I’m happy to be in this place. I think this is where I need to be… this is where the healing begins. kind of sad it has taken this long for me to get here… always pride in the way… thinking I can handle it all on my own, I’ll deal with it, I’ll be fine, I can figure it out, telling my self, ‘rub some dirt on it. walk it off.’ I feel better saying… I can’t do this, I need help, I’m tired. here I am, weak and wounded… show me the way, lead me by the hand. no more triggers… only sweet reminders.
December 31, 2010
my day started with someone knocking at the door about 9:00 this morning bearing flowers and words of love from a dear friend. beautiful, vibrant flowers. knowing that others are remembering me and mine today is a very sweet balm to my wounded soul. I have another friend who had dropped off a box of little gifts secretly, 10 days ago, to help ease the week or so building up to luke’s birthday. (same friend who did that last year too) it may sound a little silly, but it really does help. the gifts are simple… a box of tea, a notebook, candy, a book, kleenex… but, and maybe this is because my love language is gifts, these little things mean a great deal. each one is wrapped nicely and has a verse that kind of goes with the gift.
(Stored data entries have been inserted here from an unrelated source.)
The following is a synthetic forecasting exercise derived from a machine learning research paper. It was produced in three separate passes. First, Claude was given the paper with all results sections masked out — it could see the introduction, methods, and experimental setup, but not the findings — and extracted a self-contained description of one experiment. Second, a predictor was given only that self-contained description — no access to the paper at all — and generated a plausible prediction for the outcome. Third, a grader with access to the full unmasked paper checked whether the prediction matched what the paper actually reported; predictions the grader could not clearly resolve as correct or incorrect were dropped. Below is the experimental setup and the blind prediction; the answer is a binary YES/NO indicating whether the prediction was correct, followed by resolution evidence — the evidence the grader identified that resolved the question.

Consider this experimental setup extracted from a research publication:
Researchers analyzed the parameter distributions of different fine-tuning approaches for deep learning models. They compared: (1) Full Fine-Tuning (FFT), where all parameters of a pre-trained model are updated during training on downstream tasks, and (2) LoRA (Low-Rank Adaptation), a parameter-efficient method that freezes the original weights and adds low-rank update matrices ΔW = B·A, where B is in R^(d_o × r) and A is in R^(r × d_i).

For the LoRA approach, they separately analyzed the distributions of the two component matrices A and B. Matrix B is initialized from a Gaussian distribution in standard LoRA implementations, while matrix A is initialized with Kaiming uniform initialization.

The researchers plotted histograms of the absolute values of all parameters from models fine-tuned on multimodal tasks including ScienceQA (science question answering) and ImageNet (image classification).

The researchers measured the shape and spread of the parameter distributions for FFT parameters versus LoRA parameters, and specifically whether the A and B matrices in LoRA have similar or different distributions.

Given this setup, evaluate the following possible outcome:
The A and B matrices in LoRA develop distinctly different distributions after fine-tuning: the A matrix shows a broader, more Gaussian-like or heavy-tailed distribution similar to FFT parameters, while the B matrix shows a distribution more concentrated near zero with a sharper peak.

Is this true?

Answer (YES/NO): NO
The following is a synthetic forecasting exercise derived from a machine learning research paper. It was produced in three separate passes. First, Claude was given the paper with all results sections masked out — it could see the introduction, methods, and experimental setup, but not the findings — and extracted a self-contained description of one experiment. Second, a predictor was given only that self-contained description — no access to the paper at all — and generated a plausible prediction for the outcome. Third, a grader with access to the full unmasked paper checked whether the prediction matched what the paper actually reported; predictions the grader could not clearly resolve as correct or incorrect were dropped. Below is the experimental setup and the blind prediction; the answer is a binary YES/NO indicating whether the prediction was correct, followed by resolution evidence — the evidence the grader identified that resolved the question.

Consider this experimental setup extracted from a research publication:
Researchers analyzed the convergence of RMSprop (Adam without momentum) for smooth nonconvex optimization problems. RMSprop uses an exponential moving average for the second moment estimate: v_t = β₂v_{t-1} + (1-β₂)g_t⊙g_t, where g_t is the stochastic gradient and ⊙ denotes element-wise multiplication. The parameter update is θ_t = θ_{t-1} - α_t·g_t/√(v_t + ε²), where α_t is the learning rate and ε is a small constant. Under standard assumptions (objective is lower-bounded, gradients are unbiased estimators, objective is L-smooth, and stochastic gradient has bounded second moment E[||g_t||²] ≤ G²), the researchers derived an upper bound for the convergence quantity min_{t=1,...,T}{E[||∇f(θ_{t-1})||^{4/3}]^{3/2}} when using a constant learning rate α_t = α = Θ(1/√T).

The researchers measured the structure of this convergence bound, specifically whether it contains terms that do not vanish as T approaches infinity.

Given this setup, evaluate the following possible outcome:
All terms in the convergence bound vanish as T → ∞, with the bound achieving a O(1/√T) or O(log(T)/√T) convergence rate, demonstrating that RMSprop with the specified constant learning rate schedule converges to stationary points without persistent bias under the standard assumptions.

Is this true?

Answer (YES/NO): NO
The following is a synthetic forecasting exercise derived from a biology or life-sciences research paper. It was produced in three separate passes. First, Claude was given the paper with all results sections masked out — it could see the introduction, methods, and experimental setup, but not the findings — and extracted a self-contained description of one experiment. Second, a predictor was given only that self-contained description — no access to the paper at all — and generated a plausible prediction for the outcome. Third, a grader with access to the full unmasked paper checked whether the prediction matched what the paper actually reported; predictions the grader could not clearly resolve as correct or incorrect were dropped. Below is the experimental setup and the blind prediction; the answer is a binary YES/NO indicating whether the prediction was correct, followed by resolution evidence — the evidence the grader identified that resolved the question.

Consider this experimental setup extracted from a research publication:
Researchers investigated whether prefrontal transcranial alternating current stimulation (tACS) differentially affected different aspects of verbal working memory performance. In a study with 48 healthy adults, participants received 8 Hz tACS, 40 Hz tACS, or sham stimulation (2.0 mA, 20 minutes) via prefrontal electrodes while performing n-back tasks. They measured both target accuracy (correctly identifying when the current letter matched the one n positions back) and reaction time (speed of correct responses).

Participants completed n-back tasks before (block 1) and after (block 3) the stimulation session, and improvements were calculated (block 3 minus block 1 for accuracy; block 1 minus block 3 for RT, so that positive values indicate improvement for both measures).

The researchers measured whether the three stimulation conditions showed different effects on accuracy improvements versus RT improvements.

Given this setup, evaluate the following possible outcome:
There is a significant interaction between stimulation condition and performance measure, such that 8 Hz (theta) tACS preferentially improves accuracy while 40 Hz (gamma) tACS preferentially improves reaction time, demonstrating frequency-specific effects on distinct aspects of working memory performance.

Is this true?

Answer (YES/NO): NO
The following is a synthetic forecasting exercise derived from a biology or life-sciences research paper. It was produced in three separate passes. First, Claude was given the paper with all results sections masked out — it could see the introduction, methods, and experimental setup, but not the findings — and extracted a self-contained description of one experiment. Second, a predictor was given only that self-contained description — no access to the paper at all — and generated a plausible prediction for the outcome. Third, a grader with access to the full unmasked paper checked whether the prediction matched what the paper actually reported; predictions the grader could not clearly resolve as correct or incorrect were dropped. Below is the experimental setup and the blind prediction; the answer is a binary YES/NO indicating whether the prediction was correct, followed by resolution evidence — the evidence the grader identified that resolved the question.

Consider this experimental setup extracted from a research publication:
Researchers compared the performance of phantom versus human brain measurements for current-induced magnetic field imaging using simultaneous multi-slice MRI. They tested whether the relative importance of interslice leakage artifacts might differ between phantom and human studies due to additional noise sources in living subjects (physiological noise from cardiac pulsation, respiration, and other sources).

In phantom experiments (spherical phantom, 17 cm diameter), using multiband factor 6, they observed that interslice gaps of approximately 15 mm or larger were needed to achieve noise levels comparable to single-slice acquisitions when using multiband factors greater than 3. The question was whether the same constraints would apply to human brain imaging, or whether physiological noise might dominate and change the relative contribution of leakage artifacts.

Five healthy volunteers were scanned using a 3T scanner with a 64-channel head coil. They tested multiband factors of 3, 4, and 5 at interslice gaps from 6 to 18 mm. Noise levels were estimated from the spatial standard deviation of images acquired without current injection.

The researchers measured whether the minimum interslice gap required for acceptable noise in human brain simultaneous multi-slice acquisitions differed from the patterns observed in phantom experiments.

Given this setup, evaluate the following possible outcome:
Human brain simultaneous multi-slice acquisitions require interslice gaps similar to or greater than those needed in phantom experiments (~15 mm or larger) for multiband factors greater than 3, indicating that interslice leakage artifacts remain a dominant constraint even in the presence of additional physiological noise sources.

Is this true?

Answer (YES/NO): NO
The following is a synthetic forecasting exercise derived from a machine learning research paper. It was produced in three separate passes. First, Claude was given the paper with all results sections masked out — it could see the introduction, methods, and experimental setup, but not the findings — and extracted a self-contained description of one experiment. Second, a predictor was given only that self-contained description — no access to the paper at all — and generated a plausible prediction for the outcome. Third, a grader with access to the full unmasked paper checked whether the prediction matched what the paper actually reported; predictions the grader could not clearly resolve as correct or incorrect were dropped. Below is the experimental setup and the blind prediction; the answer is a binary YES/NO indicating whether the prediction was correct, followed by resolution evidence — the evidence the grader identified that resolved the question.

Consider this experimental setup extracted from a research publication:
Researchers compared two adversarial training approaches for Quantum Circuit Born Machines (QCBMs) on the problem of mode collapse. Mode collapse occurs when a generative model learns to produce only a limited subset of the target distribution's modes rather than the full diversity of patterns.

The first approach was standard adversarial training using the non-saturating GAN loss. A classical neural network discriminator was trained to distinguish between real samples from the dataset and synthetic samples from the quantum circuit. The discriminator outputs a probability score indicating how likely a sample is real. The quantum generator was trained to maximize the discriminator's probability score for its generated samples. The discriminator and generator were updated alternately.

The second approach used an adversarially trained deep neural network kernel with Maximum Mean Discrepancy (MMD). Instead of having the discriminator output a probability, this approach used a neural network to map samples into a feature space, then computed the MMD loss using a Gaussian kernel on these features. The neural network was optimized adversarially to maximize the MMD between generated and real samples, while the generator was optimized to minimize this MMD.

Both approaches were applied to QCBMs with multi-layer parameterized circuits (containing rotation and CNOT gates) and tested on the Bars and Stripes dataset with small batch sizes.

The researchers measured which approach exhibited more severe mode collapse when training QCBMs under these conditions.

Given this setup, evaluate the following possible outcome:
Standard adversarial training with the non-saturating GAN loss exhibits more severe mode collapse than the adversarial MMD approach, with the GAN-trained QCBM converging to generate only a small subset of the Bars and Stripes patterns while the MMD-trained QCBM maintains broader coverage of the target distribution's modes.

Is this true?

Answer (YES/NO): YES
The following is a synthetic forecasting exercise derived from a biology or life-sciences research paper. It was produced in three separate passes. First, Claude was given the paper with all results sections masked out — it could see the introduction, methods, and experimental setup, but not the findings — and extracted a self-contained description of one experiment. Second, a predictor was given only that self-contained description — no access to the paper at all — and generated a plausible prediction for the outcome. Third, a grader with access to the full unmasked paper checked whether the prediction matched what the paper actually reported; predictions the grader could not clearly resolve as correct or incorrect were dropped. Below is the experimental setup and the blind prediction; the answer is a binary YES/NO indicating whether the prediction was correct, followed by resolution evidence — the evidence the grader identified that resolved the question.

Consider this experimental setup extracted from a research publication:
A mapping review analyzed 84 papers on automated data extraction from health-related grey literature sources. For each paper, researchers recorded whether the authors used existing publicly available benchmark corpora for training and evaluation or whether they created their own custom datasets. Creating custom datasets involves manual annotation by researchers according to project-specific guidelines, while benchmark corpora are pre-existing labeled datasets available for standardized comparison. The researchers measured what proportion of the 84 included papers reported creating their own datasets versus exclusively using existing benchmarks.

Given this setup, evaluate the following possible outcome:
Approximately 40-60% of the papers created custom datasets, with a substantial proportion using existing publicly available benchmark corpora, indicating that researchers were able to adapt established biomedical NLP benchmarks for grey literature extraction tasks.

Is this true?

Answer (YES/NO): NO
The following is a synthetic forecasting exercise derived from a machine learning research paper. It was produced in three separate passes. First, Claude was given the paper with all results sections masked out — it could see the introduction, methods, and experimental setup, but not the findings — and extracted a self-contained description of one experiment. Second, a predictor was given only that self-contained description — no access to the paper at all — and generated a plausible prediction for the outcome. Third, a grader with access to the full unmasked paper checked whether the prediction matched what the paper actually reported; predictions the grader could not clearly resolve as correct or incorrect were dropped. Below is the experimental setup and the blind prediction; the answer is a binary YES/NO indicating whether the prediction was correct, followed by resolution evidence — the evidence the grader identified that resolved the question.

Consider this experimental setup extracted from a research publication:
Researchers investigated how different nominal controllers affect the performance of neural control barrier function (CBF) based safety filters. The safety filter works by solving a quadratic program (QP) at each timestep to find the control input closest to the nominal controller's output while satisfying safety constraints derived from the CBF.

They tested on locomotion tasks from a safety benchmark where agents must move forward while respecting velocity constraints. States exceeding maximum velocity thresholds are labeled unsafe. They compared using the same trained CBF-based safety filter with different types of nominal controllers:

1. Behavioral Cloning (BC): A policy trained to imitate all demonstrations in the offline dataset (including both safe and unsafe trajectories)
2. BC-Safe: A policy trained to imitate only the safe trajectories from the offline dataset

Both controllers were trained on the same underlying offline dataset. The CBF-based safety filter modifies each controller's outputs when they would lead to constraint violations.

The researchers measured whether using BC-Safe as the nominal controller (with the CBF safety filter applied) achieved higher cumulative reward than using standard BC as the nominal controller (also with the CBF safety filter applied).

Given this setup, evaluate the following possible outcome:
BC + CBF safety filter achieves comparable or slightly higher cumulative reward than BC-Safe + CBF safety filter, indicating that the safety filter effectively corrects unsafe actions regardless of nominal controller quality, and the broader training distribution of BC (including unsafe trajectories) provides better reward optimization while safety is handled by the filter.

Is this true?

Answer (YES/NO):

I love the gifts, the friend, the thought behind it all.
about 10:00, brian left to go pick up all the balloons. he brought home balloons and a few long-stemmed roses. they smell so sweet. we all wrote little messages on them and then headed outside to let them go. it is so fun to let balloons go. something you never really get to do and are often warned against. they all look so lovely floating away. next year I think we’ll get more.
after letting them all go, we headed out to champps for lunch, just like we do for everyone else’s birthday. that was nice too.
when we got home, there was another delivery. white roses and evergreens with a snowflake in the middle from my parents. it has such a lovely piney scent and is one of the most beautiful arrangements I’ve ever received.
all these wonderful things, along with… cards in the mail, emails, FB messages, texts, hugs, thoughts, prayers and concerns… really carried me through the day. I understand that it has been 2 years since the most traumatic experience of my life was coming to a close, but at the same time that just seems impossible. that seems to have happened just yesterday. I still hurt, I still want him, I still think of him all the time.
as we were driving off to lunch, a song by jeremy camp started as if by cue. it was the song, I still believe. part of the lyrics say,
“but it’s now that I feel Your grace falls like rain
from every fingertip, washing away my pain”
and I closed my eyes and leaned my head back and thought, yes… this is what is happening… all these gifts, all the concern from my friends… this is God, working through them to bring me some sort of peace. and as His grace falls like rain, it really is washing away my pain. thank you so much to all of you who were part of the comfort and joy today that was falling like rain all about me and mine.